It is important to understand that a fitted model is just the closest model from a family of models. This implies that you have the “best” model according to some criteria and based on a set of assumptions. This does not imply that your model is a good model or that your model is “true”. George Box, a famous british statistician, once said one of the most quoted statistical quotes:“all models are wrong, but some are useful”. It is worth reading the fuller context of the quote as it is quite illustrative of the philosophy behind any statistical model: “Now it would be very remarkable if any system existing in the real world could be exactly represented by any simple model. However, cunningly chosen parsimonious models often do provide remarkably useful approximations. For example, the law PV = RT relating pressure P, volume V and temperature T of an”ideal" gas via a constant R is not exactly true for any real gas, but it frequently provides a useful approximation and furthermore its structure is informative since it springs from a physical view of the behavior of gas molecules. For such a model there is no need to ask the question “Is the model true?” If “truth” is to be the “whole truth” the answer must be “No.” The only question of interest is “Is the model illuminating and use- ful?”

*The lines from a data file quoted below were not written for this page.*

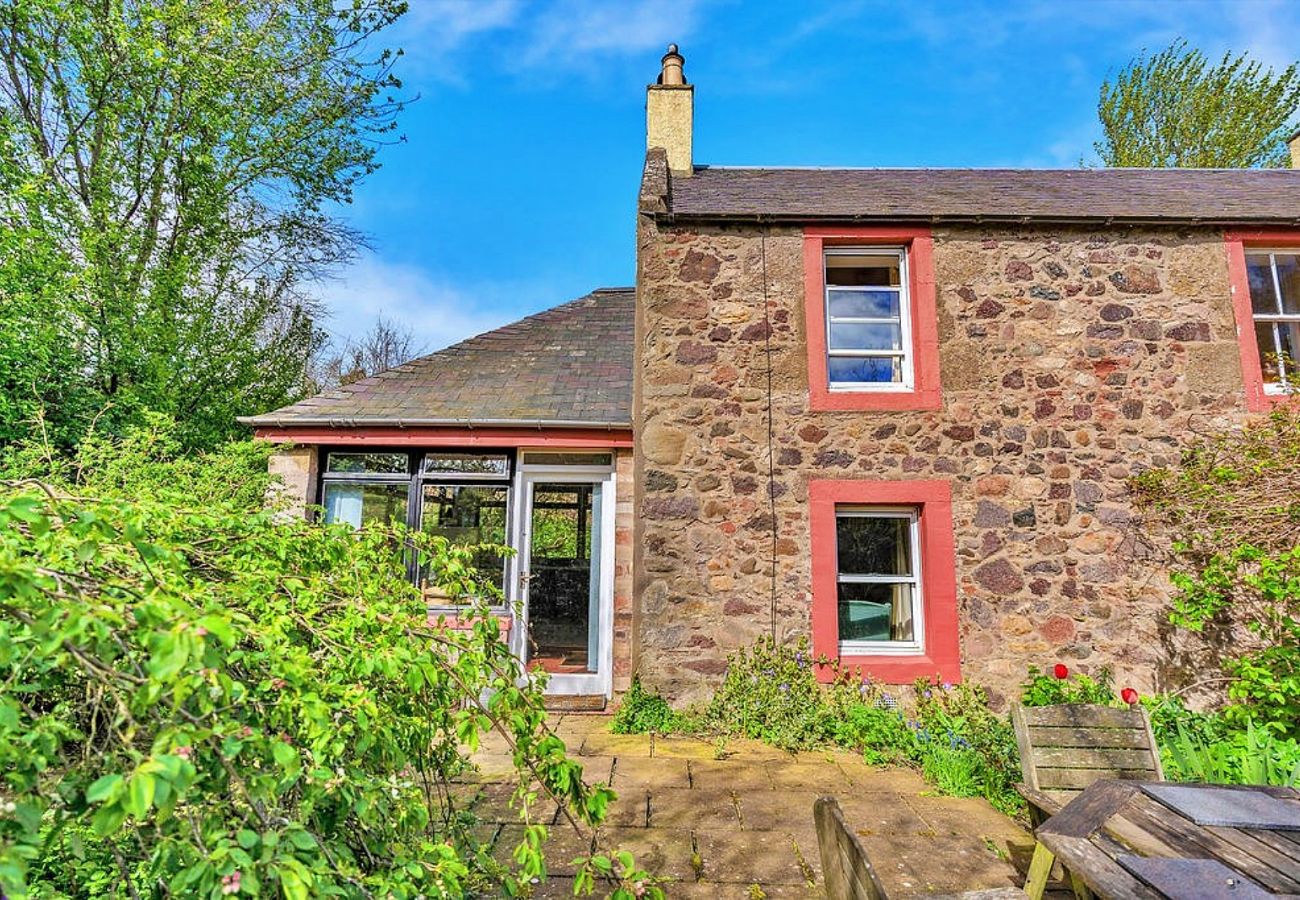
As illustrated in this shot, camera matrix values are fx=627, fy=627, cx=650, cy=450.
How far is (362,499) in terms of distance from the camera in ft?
25.1

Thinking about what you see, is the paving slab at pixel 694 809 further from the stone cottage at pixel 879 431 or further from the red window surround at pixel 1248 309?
the red window surround at pixel 1248 309

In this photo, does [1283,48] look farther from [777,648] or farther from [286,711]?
[286,711]

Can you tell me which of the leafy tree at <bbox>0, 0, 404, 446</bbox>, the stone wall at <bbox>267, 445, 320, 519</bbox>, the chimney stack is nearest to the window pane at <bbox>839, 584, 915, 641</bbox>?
the chimney stack

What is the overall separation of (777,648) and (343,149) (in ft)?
45.5

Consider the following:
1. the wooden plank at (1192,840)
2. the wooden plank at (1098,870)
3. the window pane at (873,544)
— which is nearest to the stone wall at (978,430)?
the window pane at (873,544)

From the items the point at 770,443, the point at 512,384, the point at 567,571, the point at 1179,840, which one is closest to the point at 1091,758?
the point at 1179,840

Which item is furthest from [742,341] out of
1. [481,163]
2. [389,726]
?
[481,163]

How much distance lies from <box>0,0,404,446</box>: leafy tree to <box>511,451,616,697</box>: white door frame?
620 centimetres

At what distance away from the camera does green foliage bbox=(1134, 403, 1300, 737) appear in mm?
4934

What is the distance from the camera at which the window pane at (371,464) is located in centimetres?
764

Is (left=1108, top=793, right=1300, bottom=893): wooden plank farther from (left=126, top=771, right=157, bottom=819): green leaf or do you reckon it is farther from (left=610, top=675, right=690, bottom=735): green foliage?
(left=610, top=675, right=690, bottom=735): green foliage

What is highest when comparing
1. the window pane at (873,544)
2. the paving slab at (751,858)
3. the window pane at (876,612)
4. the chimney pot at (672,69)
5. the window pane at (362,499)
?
the chimney pot at (672,69)

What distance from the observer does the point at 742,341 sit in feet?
22.0

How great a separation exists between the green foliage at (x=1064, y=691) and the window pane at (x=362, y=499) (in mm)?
6832
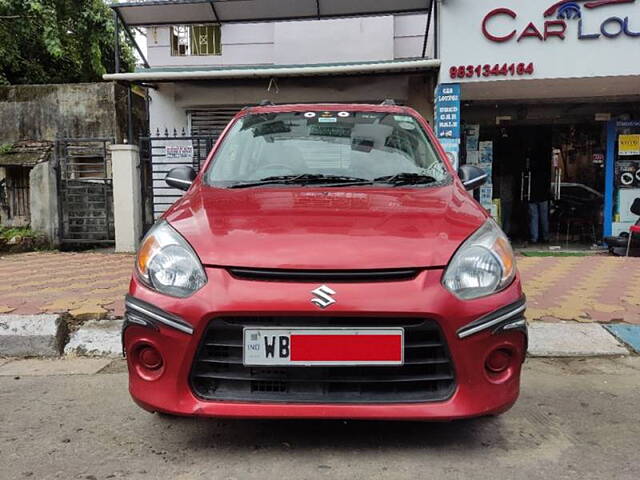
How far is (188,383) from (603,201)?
9494 millimetres

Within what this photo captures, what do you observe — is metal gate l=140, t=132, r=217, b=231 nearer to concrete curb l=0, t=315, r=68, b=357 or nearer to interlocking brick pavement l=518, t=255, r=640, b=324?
concrete curb l=0, t=315, r=68, b=357

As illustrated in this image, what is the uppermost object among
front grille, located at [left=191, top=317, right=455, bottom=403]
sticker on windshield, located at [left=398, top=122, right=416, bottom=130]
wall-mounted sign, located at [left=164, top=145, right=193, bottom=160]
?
Answer: wall-mounted sign, located at [left=164, top=145, right=193, bottom=160]

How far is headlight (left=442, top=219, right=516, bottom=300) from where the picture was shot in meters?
2.17

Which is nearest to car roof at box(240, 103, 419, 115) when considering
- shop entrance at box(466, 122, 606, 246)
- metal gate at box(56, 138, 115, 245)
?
metal gate at box(56, 138, 115, 245)

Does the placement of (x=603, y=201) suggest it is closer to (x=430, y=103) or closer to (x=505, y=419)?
(x=430, y=103)

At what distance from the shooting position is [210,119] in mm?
9633

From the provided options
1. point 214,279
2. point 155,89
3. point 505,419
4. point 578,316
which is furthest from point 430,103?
point 214,279

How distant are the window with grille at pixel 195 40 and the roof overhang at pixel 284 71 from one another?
1410 mm

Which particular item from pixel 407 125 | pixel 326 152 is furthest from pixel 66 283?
pixel 407 125

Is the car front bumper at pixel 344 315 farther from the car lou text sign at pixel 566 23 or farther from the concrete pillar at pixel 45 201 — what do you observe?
the concrete pillar at pixel 45 201

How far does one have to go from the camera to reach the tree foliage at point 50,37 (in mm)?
13414

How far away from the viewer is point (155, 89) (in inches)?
372

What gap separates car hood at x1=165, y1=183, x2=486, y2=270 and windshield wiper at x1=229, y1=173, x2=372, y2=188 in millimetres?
167

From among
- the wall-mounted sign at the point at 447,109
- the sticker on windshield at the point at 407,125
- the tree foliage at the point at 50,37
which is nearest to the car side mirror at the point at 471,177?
the sticker on windshield at the point at 407,125
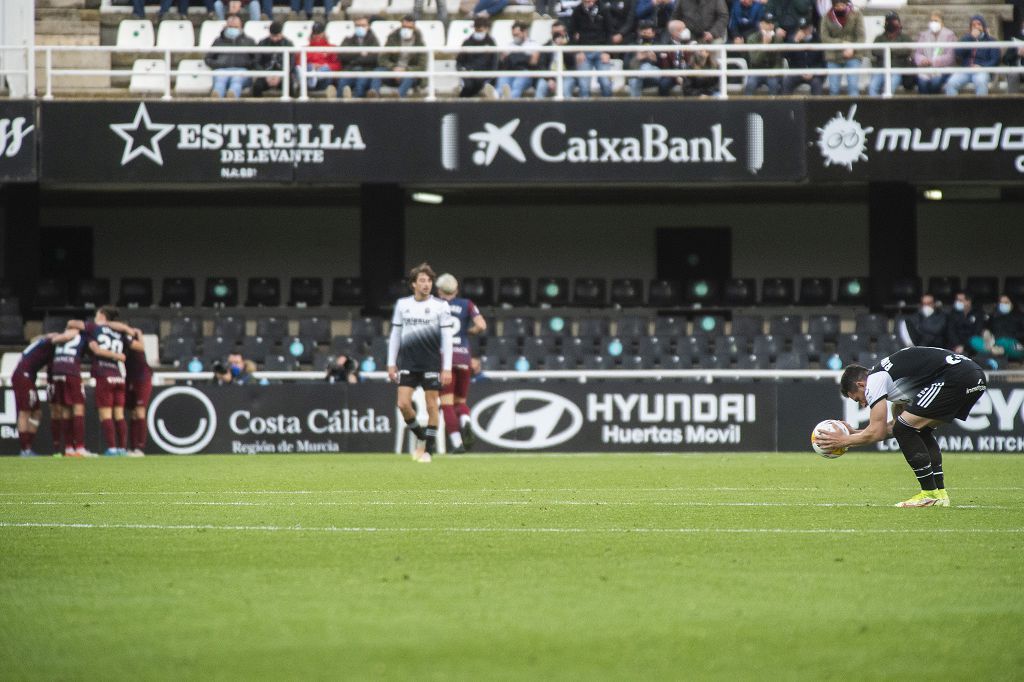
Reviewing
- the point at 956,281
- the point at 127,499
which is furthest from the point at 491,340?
the point at 127,499

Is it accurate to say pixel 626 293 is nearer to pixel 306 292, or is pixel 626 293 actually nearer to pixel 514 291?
pixel 514 291

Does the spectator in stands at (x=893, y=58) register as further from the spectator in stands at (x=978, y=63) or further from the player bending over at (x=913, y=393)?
the player bending over at (x=913, y=393)

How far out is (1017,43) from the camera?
77.6 ft

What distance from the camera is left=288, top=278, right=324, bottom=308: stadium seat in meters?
29.3

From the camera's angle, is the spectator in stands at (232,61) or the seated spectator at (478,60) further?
the spectator in stands at (232,61)

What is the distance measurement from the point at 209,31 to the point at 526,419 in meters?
11.0

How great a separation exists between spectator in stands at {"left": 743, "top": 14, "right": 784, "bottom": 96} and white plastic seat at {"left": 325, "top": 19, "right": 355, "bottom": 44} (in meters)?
7.77

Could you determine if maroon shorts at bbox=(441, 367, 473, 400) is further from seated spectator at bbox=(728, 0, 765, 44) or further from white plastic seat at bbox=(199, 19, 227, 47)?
white plastic seat at bbox=(199, 19, 227, 47)

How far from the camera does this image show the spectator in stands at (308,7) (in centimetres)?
2914

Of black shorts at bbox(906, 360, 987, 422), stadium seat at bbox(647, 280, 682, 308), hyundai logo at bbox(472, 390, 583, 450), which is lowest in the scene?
hyundai logo at bbox(472, 390, 583, 450)

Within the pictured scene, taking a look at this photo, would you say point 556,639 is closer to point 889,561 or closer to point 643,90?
point 889,561

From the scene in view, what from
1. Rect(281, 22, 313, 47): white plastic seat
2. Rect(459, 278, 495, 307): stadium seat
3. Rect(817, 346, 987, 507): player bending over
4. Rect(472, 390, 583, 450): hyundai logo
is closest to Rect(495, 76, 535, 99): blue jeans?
Rect(459, 278, 495, 307): stadium seat

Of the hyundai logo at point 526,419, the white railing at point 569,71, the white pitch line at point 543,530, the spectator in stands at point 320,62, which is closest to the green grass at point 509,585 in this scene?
the white pitch line at point 543,530

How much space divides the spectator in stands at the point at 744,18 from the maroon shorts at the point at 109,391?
477 inches
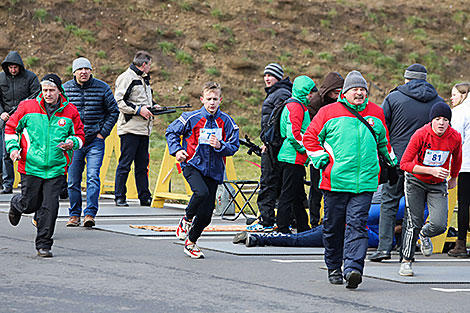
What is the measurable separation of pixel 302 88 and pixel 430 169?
9.11 ft

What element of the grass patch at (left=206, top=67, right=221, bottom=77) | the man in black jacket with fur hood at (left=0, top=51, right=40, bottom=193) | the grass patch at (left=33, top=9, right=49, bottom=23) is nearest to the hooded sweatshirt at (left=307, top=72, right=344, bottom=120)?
the man in black jacket with fur hood at (left=0, top=51, right=40, bottom=193)

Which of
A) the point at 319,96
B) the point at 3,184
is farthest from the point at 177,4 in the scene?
the point at 319,96

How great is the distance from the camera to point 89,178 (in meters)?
13.5

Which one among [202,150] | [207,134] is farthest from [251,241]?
[207,134]

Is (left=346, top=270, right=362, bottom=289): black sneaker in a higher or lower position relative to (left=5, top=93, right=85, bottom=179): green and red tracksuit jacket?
lower

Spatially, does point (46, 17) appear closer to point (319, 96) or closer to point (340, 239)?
point (319, 96)

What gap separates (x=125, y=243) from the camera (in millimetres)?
11633

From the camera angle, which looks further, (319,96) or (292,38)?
(292,38)

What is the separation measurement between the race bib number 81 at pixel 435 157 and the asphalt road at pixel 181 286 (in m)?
1.15

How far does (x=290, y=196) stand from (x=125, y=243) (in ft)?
6.83

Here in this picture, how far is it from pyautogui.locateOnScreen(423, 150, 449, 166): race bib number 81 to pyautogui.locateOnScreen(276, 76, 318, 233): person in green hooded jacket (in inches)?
95.8

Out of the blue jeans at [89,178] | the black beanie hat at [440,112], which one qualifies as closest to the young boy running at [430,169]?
the black beanie hat at [440,112]

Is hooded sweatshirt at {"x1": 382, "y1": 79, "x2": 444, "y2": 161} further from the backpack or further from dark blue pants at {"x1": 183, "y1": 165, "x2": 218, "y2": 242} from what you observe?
dark blue pants at {"x1": 183, "y1": 165, "x2": 218, "y2": 242}

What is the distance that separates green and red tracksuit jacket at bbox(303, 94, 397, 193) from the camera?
8867 mm
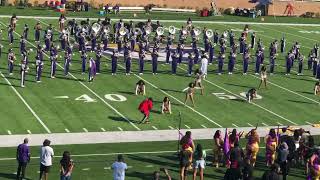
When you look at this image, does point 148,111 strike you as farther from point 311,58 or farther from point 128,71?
point 311,58

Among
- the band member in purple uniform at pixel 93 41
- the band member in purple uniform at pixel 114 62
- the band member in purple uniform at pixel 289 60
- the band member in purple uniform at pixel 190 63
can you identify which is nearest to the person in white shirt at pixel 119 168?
the band member in purple uniform at pixel 114 62

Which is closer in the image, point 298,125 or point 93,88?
point 298,125

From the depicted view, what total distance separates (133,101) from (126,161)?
8.81 metres

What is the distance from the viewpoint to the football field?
2689 centimetres

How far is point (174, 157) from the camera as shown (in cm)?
Answer: 2236

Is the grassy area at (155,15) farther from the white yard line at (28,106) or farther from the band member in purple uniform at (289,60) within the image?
the white yard line at (28,106)

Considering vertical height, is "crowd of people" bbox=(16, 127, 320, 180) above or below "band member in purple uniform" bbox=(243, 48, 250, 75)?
below

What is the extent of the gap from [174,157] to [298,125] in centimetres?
794

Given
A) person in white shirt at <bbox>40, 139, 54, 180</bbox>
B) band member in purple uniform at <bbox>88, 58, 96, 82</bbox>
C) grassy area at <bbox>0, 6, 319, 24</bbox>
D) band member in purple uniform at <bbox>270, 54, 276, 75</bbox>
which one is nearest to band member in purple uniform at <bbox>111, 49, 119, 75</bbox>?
band member in purple uniform at <bbox>88, 58, 96, 82</bbox>

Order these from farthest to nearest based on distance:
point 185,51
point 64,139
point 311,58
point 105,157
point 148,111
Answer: point 185,51, point 311,58, point 148,111, point 64,139, point 105,157

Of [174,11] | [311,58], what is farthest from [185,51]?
[174,11]

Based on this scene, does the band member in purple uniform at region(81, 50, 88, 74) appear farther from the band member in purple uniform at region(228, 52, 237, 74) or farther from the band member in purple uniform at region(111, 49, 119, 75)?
the band member in purple uniform at region(228, 52, 237, 74)

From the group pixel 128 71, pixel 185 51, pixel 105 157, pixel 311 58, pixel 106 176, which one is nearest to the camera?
pixel 106 176

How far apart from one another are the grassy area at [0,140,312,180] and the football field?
258 cm
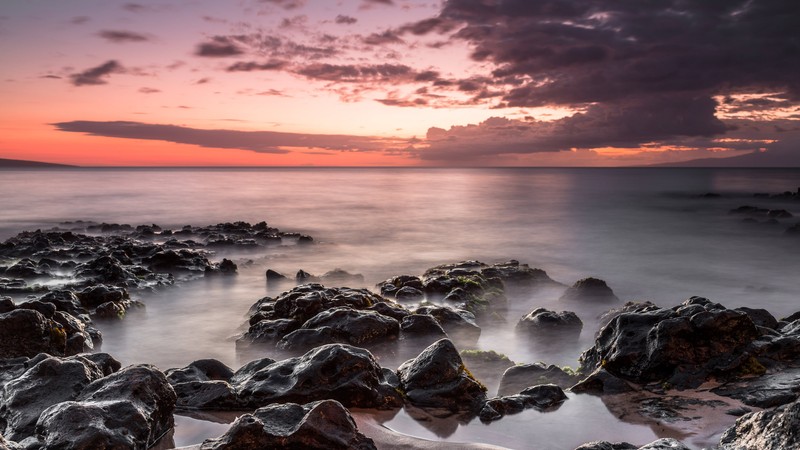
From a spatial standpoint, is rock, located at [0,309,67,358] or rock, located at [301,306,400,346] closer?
rock, located at [0,309,67,358]

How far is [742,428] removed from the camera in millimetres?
4383

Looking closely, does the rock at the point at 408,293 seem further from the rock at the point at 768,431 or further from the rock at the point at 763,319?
the rock at the point at 768,431

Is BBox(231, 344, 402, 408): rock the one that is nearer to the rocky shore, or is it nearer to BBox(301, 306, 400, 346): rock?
the rocky shore

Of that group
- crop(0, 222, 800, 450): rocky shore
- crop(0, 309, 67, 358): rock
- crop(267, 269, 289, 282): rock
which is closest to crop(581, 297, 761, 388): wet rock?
crop(0, 222, 800, 450): rocky shore

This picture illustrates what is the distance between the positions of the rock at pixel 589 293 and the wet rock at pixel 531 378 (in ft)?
20.8

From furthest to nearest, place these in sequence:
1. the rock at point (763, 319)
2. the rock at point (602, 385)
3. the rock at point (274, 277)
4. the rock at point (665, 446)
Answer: the rock at point (274, 277) < the rock at point (763, 319) < the rock at point (602, 385) < the rock at point (665, 446)

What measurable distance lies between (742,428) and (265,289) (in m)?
12.0

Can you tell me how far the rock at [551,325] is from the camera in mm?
9398

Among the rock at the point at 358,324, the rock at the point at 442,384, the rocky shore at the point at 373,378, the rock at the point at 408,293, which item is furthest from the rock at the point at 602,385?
the rock at the point at 408,293

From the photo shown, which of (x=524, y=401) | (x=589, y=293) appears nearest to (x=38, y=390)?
(x=524, y=401)

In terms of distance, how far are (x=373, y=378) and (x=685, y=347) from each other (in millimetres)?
3559

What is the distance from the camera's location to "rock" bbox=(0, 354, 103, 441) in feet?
15.5

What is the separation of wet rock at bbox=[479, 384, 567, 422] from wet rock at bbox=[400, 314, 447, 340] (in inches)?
107

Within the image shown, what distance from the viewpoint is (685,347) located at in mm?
6406
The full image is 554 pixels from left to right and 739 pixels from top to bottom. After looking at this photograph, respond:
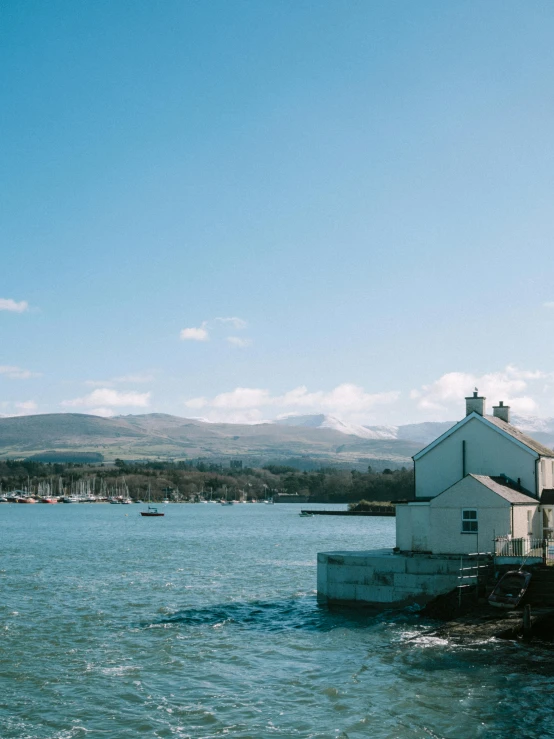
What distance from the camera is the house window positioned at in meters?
39.6

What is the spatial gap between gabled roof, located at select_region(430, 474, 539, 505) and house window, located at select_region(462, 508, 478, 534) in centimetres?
141

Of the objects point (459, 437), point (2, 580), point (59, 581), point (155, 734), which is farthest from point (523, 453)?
point (2, 580)

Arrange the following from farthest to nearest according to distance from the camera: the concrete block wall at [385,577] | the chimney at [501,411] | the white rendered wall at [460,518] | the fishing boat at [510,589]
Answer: the chimney at [501,411], the white rendered wall at [460,518], the concrete block wall at [385,577], the fishing boat at [510,589]

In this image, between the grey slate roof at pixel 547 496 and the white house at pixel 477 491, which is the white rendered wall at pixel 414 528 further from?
the grey slate roof at pixel 547 496

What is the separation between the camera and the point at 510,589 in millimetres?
35719

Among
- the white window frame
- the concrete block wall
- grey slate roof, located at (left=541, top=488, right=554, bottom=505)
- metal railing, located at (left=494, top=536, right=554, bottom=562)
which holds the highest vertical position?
grey slate roof, located at (left=541, top=488, right=554, bottom=505)

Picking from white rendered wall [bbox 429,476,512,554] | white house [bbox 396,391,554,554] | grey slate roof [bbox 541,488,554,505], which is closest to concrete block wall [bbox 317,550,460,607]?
white rendered wall [bbox 429,476,512,554]

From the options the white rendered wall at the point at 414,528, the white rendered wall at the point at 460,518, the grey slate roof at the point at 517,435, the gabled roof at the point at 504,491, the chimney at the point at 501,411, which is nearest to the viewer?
the white rendered wall at the point at 460,518

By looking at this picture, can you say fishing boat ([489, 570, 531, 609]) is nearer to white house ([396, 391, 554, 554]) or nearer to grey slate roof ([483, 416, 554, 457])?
white house ([396, 391, 554, 554])

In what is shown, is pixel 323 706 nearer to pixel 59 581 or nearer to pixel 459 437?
pixel 459 437

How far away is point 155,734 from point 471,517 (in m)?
21.2

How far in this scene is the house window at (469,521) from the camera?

This does not mean that all the models are wrong and, we should just go for the least wrong model. This quote should be interpeted as a call for careful laying down the assumptions on which the quality of the model is built on. As Berkeley statisticain Mark Van Der Laan stated in a recent article “The statistical formulation and theory should define the algorithm” source.
In this lecture we will go see how to perform in R two types of models: 1. linear regression models; 2. non-linear predictive models (decision trees, random forests).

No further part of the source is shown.